City approves first Street Response Team

Beverly Corbell | 11/26/2019, 4:15 p.m.
The city of Portland is trying a new approach to helping the city’s homeless population by stressing compassion and crisis ...
A person sleeps next to a wheelchair on a park bench, downtown. (AP file photo)

The city of Portland is trying a new approach to helping the city’s homeless population by stressing compassion and crisis prevention with designated first responders instead of strictly law enforcement by police. The Portland City Council last week approved the plan advocated by City Commissioner Jo Ann Hardesty that outlines a pilot program called Portland Street Response.

A two-person team will form the first Street Response team and will respond to 911 calls in the Lents neighborhood of southeast Portland that don’t involved weapons or use of violence, and will be qualified as trained crisis workers rather than police officers.
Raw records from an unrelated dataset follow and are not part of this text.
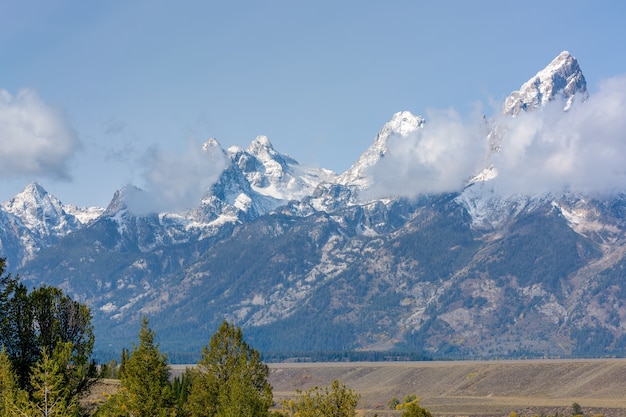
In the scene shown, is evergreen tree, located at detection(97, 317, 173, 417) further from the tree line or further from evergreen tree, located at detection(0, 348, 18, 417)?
evergreen tree, located at detection(0, 348, 18, 417)

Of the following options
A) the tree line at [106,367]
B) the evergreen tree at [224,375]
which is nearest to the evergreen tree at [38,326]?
the tree line at [106,367]

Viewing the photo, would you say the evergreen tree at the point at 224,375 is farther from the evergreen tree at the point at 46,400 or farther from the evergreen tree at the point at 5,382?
the evergreen tree at the point at 5,382

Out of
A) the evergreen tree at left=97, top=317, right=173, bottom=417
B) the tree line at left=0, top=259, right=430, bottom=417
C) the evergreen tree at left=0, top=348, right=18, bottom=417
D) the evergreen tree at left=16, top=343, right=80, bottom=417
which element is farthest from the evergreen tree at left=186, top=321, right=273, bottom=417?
the evergreen tree at left=0, top=348, right=18, bottom=417

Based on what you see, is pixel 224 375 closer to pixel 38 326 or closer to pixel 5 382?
pixel 38 326

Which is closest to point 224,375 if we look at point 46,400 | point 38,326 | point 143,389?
point 143,389

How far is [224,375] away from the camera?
100812 mm

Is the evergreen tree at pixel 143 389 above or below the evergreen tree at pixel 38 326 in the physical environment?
below

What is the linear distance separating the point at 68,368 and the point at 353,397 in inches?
1189

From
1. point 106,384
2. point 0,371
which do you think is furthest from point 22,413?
point 106,384

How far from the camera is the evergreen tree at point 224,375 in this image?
3812 inches

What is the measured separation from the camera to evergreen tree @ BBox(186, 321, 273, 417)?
96.8m

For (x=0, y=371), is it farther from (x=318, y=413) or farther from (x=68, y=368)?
(x=318, y=413)

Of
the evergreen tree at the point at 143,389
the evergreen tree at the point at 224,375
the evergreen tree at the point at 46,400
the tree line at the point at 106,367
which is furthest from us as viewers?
the evergreen tree at the point at 224,375

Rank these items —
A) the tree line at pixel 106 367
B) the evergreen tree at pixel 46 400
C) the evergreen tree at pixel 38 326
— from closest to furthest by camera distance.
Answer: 1. the evergreen tree at pixel 46 400
2. the tree line at pixel 106 367
3. the evergreen tree at pixel 38 326
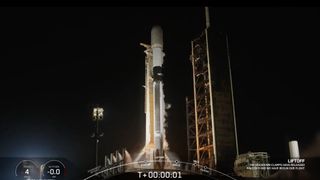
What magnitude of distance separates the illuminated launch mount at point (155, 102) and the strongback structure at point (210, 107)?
153cm

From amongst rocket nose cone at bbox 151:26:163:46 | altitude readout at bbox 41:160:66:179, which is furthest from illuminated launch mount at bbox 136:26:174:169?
altitude readout at bbox 41:160:66:179

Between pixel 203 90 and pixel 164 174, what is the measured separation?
12760 millimetres

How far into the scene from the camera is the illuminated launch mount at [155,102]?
2148cm

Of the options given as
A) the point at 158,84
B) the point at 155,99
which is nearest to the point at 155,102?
the point at 155,99

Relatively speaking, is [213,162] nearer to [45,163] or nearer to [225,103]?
[225,103]

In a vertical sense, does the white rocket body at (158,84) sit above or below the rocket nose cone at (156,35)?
below

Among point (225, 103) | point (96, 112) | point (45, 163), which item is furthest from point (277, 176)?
point (225, 103)

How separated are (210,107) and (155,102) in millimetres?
2960

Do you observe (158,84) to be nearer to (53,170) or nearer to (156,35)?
(156,35)

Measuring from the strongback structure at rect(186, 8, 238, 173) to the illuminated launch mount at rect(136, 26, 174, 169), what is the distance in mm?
1534

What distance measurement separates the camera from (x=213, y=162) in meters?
20.3

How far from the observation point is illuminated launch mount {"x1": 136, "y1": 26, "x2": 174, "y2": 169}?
21484mm

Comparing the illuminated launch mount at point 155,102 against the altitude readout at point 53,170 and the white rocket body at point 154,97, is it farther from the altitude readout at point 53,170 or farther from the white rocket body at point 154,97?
the altitude readout at point 53,170

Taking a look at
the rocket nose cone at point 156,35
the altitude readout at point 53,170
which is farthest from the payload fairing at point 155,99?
the altitude readout at point 53,170
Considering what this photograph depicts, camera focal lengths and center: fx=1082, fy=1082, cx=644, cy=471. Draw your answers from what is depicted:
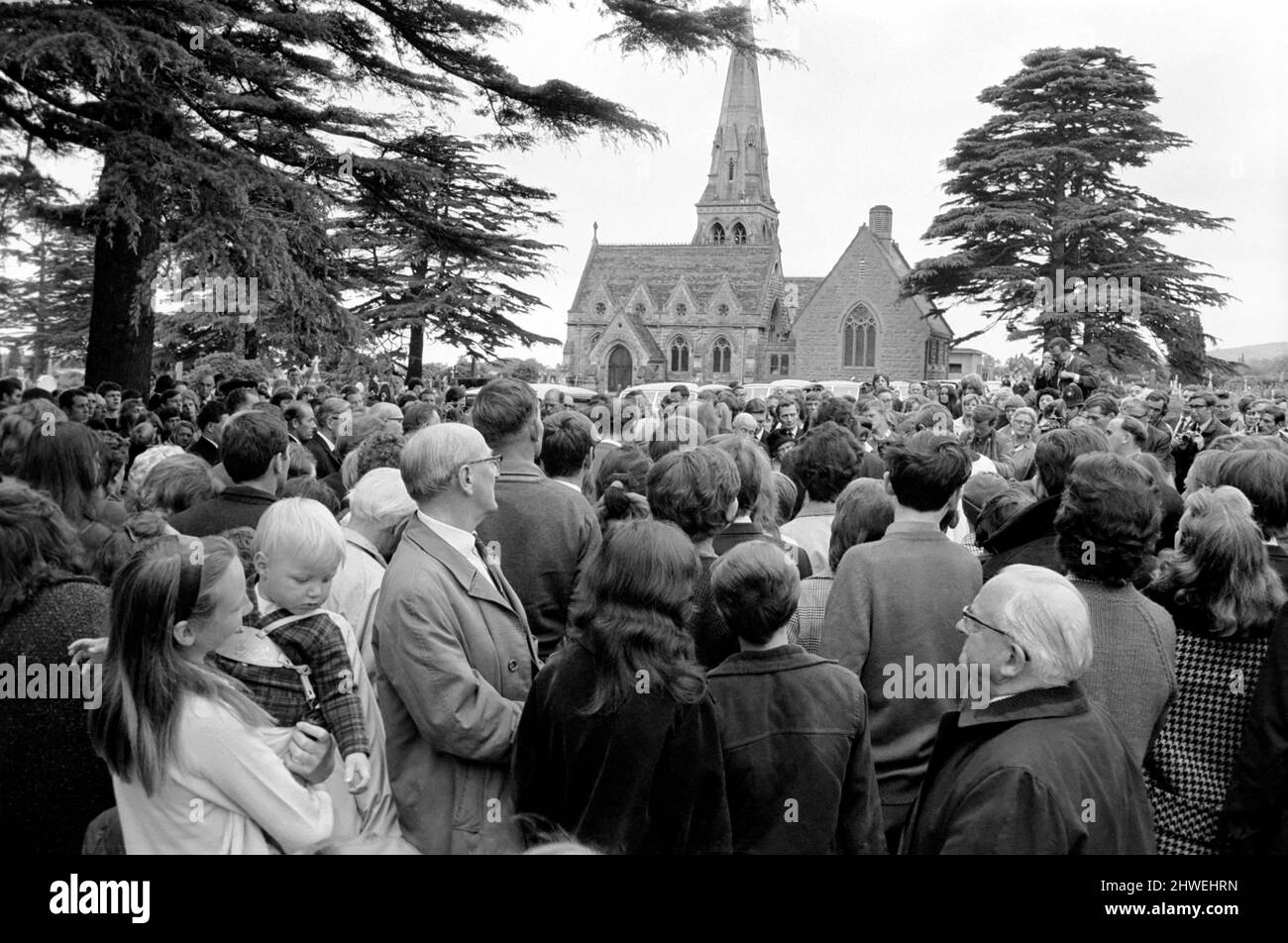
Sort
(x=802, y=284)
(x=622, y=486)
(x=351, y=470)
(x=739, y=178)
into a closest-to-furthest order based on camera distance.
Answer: (x=622, y=486)
(x=351, y=470)
(x=739, y=178)
(x=802, y=284)

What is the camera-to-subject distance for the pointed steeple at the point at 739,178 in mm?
61406

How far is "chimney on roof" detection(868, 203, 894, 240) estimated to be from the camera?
56.7 metres

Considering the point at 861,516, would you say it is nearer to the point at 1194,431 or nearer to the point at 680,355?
the point at 1194,431

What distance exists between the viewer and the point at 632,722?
107 inches

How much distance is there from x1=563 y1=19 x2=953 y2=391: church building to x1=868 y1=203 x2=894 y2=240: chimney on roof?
67mm

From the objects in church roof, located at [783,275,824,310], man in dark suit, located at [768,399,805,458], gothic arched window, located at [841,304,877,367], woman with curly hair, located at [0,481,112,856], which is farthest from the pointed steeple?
woman with curly hair, located at [0,481,112,856]

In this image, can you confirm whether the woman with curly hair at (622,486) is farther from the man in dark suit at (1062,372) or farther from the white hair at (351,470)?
the man in dark suit at (1062,372)

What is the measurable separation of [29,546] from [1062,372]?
9.41 m

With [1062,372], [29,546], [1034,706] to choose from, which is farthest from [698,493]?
[1062,372]

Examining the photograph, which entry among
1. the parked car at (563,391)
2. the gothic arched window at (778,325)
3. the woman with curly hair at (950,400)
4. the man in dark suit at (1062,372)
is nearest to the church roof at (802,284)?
the gothic arched window at (778,325)

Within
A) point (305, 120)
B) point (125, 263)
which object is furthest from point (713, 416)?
point (125, 263)

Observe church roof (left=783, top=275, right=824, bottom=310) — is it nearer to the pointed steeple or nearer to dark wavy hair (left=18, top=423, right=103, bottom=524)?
the pointed steeple

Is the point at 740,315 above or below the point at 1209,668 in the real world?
above

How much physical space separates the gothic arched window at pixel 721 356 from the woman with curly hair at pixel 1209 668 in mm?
52452
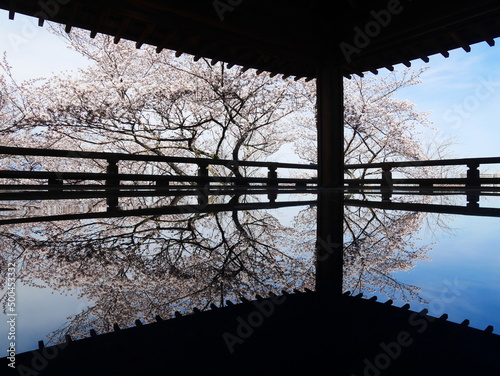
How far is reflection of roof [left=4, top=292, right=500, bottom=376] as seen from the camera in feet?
1.46

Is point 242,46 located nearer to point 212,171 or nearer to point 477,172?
point 477,172

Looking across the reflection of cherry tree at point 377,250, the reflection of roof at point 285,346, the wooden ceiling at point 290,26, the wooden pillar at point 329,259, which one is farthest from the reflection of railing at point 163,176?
the reflection of roof at point 285,346

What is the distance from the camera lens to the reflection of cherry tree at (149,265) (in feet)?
2.25

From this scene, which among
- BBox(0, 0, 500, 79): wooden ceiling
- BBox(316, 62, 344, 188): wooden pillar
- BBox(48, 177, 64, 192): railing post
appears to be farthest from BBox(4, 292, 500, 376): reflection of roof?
BBox(48, 177, 64, 192): railing post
Examples of non-emergency calls could be about someone lying in the street, people making excess noise in city parks or suspected drug use.

The council approved $500,000 in May for the pilot program, which is set to start next spring, also drawing support from Mayor Ted Wheeler.

“Historically, it’s been up to the police to shoulder most of the responsibility as first responders in crisis calls, but in many cases, police are not the right resources to respond,” Wheeler said.

Darren Golden of the Urban League of Portland told Oregon Public Broadcasting the new Street Response effort could help with the relationship between communities of color and the police.

“It’s no secret that the black communities in Portland have deep-seated, well-earned mistrust with the Portland police and that is magnified for our black houseless neighbors,” Golden said. “It’s time for Portland, being the progressive city that it is, to stop taking active steps to criminalize poverty and instead adopt a public health approach to begin repairing our community.”